Examining the association between depression outcomes and EEG characteristics via functional regression with missing data
Adam Ciarleglio, George Washington University
presented by Yuhao Zhang, George Washington University
Electroencephalography (EEG) is a neuroimaging modality that is used to collect information about brain function by measuring electrical activity at electrodes placed on the scalp. The data derived from EEG are rich with different kinds of information that may be useful as potential biomarkers for depression severity or antidepressant treatment response for those diagnosed with major depressive disorder. In this talk, we will examine the association between EEG-derived current source density curves and the outcomes of depression severity and antidepressant treatment response via a functional regression modeling approach using data from a clinical trial of placebo vs. sertraline. In the data set, some subjects are completely missing their EEG data but have other relevant variables available. In previous work, we have implemented a multiple imputation approach to handle such missing functional data. We extend this approach here by allowing for more flexible imputation models. We present results from a simulation study of the performance of these new imputation procedures as well as results from applying the procedures to the clinical trial data.

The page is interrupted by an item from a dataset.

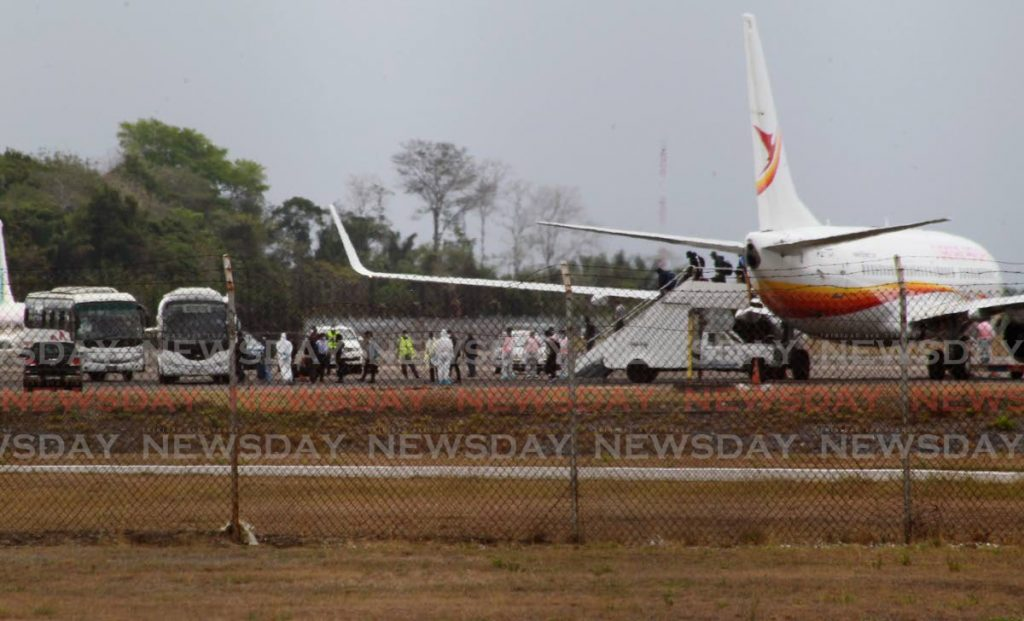 Sixty nine nationals disembark a Suriname Airways flight at Piarco on Friday and were immediately taken to Debe where they would be kept in isolation. - ROGER JACOB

A multi-subject Bayesian model for dynamic functional connectivity with time-varying covariate-dependent transitions
Michele Guindani, University of California, Irvine
Jaylen Lee, University of California, Irvine
Isaac Menchaca, University of California, Irvine
Aaron R. Seitz, University of California, Riverside
Xiaoping Hu, University of California, Riverside
Ryan Warnick, Microsoft
Marina Vannucci, Rice University
Megan A. K. Peters, University of California, Irvine
Time Varying Functional Connectivity (TVFC) aims at investigating how the brain’s functional networks evolve through the course of an fMRI experiment. In this talk, we consider a multi-subject multivariate Bayesian framework where the networks are estimated through the classification of latent neurological states, leading to sparse connectivity networks in an integrated framework that borrows strength over the subjects as well as over the entire time course of an experiment. In practice, not only the connectivity networks but also the probability of transitioning between states may depend on subject- and experiment- specific information, recorded simultaneously with the fMRI data. Our model overcomes the typical assumption of stationary transition kernels by allowing for transitions to depend on time-varying exogenous variables, leading to an improved characterization of subjects’ dynamics during the experiment. We evaluate the performance of our algorithm via a simulation study and further apply our modeling framework to the analysis of a handgrip task experiment with concurrently-recorded pupillometry data.